Rewards for Social Media Activity? (TOTW: 4/15/2012) (14 posts)

Topic tags: totw
  • I’m reading a fascinating book called The Power of Habit by Charles Duhigg and he talks about how to create powerful, positive habits.I’m thinking of how I can incorporate this into our own web marketing and social media training so that our customers get in the habit of blogging, tweeting and posting regularly.Do you have any reward systems build in? Starbucks after a good blog post? Twenty tweets gets you twenty minutes on Amazon or TMZ.com?Do you think creating small rewards for your SM activity would work? And is this a form of gamification?

  • Glad to know that someone else is looking for a little order in their social media activities! Looking forward to some helpful hints. Thank you for the post Rich, good question…

  • sounds a bit like a form of gamification but there’s nothing wrong with that, looking forward to the answers @rich-brooks

  • @rich-brooks I’m glad you said “good blog post.” Systems that reward only volume encourage people to create junk or to plagiarize from good writers in order to appear competent. I create small rewards specific to each client until they start seeing the fruit of their labor.

  •  Rewards based on quality and originality vs quantity of posts, as well as a  practical application would encourage better results.  Awards in the form of gratification and a feeling of pride in a job well done are old fashion, but can work as well.

  • Rich, did you mean you would offer your client a Starbucks latte if they wrote 2 blog posts a week for a month? … or something like that…

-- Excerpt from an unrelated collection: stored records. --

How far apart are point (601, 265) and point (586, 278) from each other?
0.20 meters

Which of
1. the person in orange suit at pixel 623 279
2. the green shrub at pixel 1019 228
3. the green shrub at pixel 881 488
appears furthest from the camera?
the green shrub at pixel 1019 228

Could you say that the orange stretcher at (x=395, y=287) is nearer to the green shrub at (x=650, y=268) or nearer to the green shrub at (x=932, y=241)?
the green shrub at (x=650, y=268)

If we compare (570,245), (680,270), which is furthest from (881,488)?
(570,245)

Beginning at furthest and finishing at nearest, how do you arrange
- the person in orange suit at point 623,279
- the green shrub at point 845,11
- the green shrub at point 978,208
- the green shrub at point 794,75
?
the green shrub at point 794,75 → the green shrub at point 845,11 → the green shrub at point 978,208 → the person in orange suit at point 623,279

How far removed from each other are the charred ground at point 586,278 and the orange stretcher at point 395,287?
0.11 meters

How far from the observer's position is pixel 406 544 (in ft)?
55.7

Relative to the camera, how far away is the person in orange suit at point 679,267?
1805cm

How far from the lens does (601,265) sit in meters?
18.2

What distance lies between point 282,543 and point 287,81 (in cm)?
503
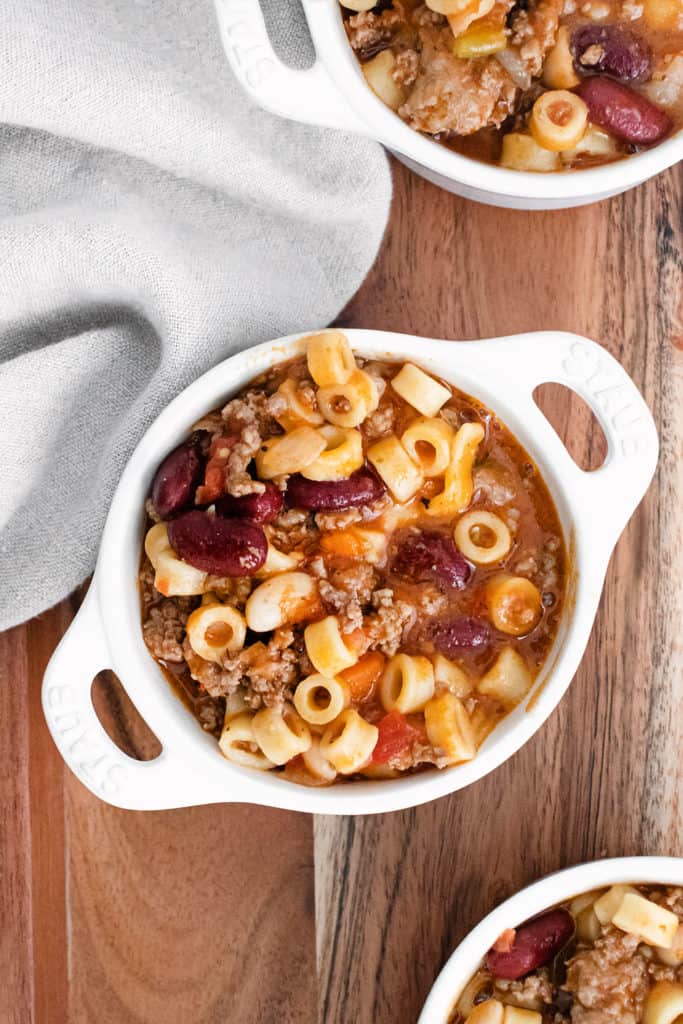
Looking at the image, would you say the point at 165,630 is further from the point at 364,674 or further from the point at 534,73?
the point at 534,73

  • @rich-brooks I’m really highly motivated and driven by internals. I don’t generally set up carrots for myself in the sense you are talking about.

    However, I do schedule each day with blocks of activities, and I do have several small blocks of time I allocate to fun activities. But I do them every day, not just after completing a task. I’ve found that scheduling blocks of time also lets me shift gears on days when I’m distracted, or when multi-tasking seems impossible.

    On a much larger scale, I do reward myself. For example, I promised myself a larger block of time in my art studio every day for the entire week after I finished the bookkeeping so I could do my taxes. :-)

  • I don’t trust rewards . . . It seems to me they appeal to only a certain type of personality and encourage more of the same types of behavior which then discourage the more introverted but perhaps more thoughtful participants. 

    I don’t think there is any subsitute to slow, systematic, consistent nurturing. 

    Could be the mother in me. . . . and I could be wrong!

  • I promise myself every week that I will take some time for myself…like riding my bike, which is my favourite recreation…but at the end of the day, the bike is in the basement and I’m in my office…something wrong with this……

  • i wouldnt   do it….  i have my own  goals….  but im  not  getting  coached either…

  • @DonGradyWhile I can’t comment on social media being a neophyte and all, the movement specialist in me can suggest you carve out time early morning for that bike ride. Aerobic activities increase our ability to focus (Spark by John Ratey is a great book to better understand its crucial role on our cognitive functions). You might find you actually increase your social media activity output. I choose to get up earlier for exercising because the challenge for me is then to settle in front of the computer for the hours needed to attend to business. I find I need to have a few hours in front of me for bigger projects although I do some reading in bits and pieces. Anyone else manages time this way?

  • I guess I’m old fashioned. I’m looking for intrinsic motivation to participate. But hey, we live in a “my child is citizen of the month at lane elementary school” kind of society. Too bad we have to hand out carrots and cookies to get people to be social.

  • I’ve read that the really successful are people who create their own rewards. We should encourage really successful people!

  • You can’t overstate the importance of blogging or posting regularly @rich-brooks. It’s essential to social media success. Those little rewards for activities we undertake are good as a small personal motivator, but I think people start to really embrace this when they see the results.

    When people start to respond and forward and share, and we enter into genuine conversations with other people, that’s where the real motivation comes from. I guess having the courage to keep posting and reaching out for a time while very little is happening is the real challenge. (And don’t we all struggle with trust!)

    Thanks for prompting this useful discussion.